Two: The level of craft on most of the works was shoddy, at best. Regardless of the artistic merit, several of the pieces were just... poorly made. I'd be embarrassed to have my name on a piece like Cocoon. (Detail here.) Given the delicacy and translucency of the materials used to construct it - glass beads and fresnel lenses - she chose to use staples to hold it all together. Metal staples. The sort you might use to hold together your construction paper projects in elementary school. And the Forced Bloom series, while interesting enough in concept, are examples of genuinely poor computer graphics skills.4
Allusion of Gravity was nice, though. Note: it's more impressive at a distance.
* * * * *
1Not the most disturbing film I've ever seen. I've been mulling over this, and I think the award - at least, of the films I've seen - goes to The Battle of Algiers. Not Cronenberg's most visceral work, or George Romero's zombie films, or anything that looks like a movie. The Battle of Algiers looks almost like a documentary, which is why the vicious scenes of torture - brief, not bloody, but looking entirely real - turn my stomach. Even more so is the scene, just before the torture, where FLN bombs explode in the bleachers at the horse races, a place filled with wealthy French spectators. An enraged mob converges on a small Algerian boy selling concessions, beating him unconscious until the police lift him out. You don't see any of the explicit violence, as it's hidden by the bodies of the mob, but the scene is so stark and brutal that I find it extremely difficult to watch.

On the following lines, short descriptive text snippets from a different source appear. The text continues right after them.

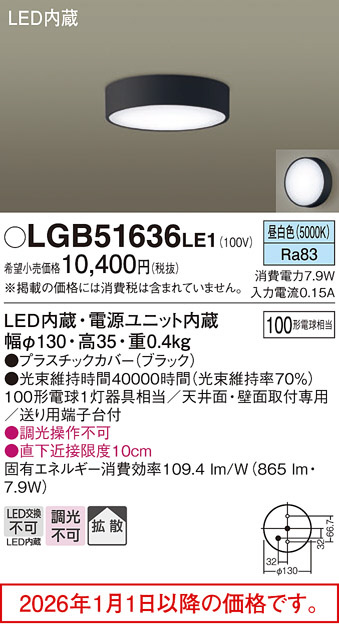 LGB51636LE1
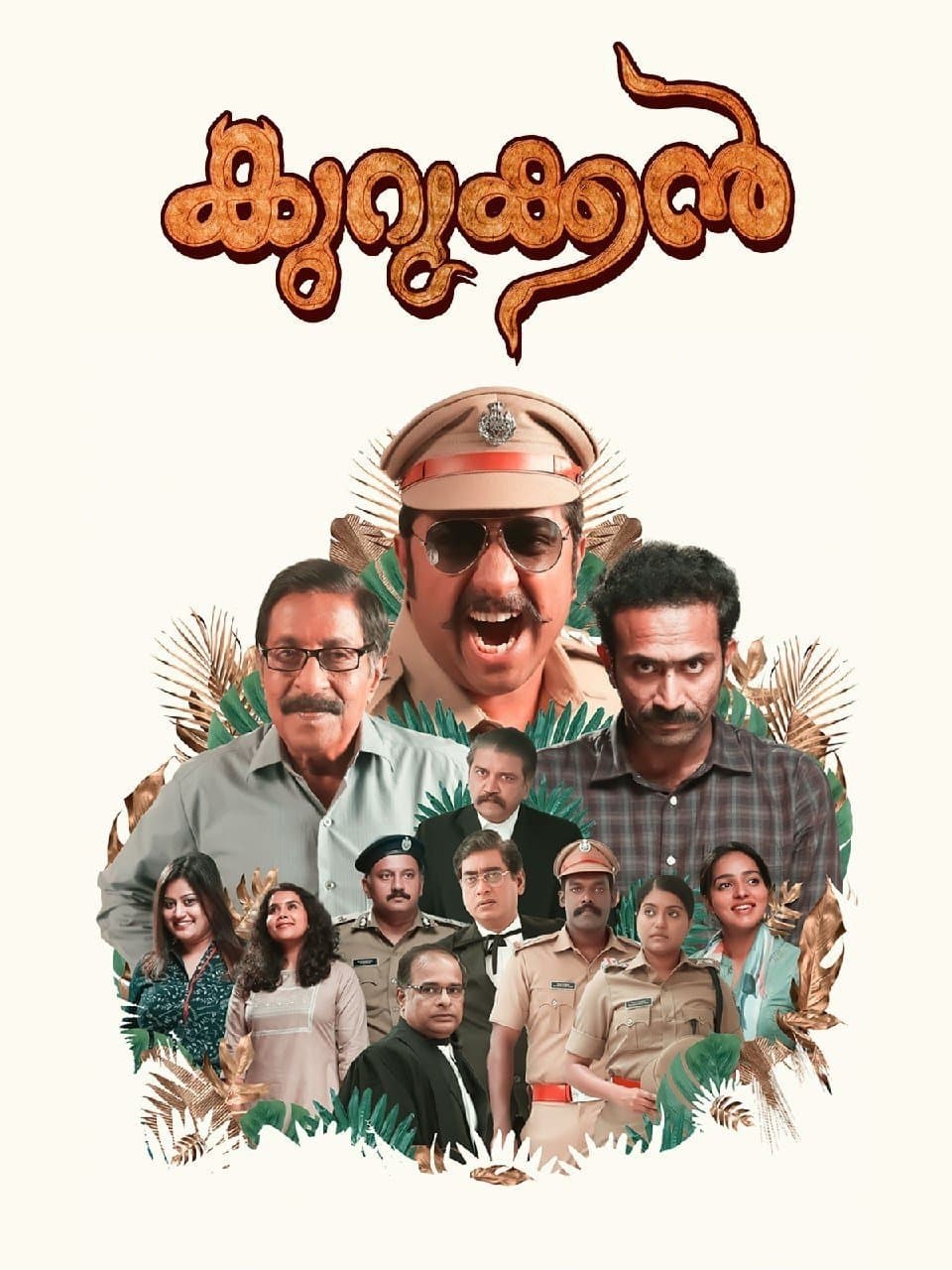 Kurukkan photo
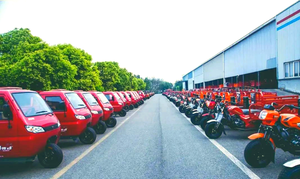 重庆万虎机电有限责任公司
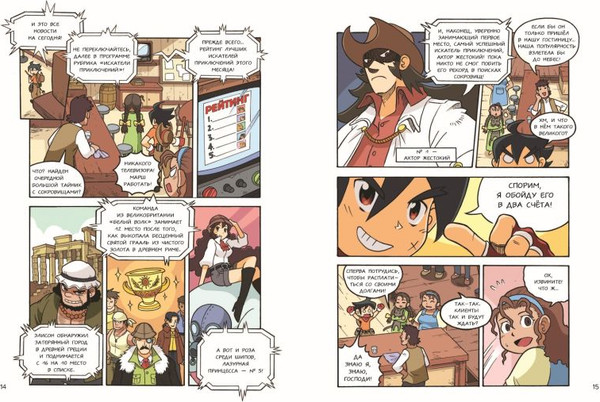 Изображение товара Энциклопедия Эксмо Золотой век приключений. Выпуск 1. Сокровища фараона (Tadatada)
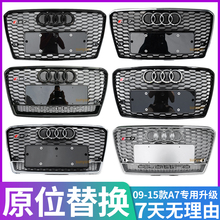09-15款奥迪A7改装升级 S7 RS7中网RS7四驱中网S7格栅RS7蜂窝中网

2As near as I can tell, the Criterion DVD is the first time Brakhage's work has been made available digitally. The greatest benefit of this is that you can step through it, frame by frame, examining each as you would a painting in a gallery. Indeed, it's very much like a collection of thousands upon thousands of unique works of abstract art.
3This is a special talent that many architects (and related designers) have, in my experience. It most often occurs when they begin to think they're designing spaces for aesthetics first, and practicality second.
4I refuse to send out any graphics work that looks as choppy about the edges as those pieces do. She's a professional, in a field that should have a finer attention to detail than mine.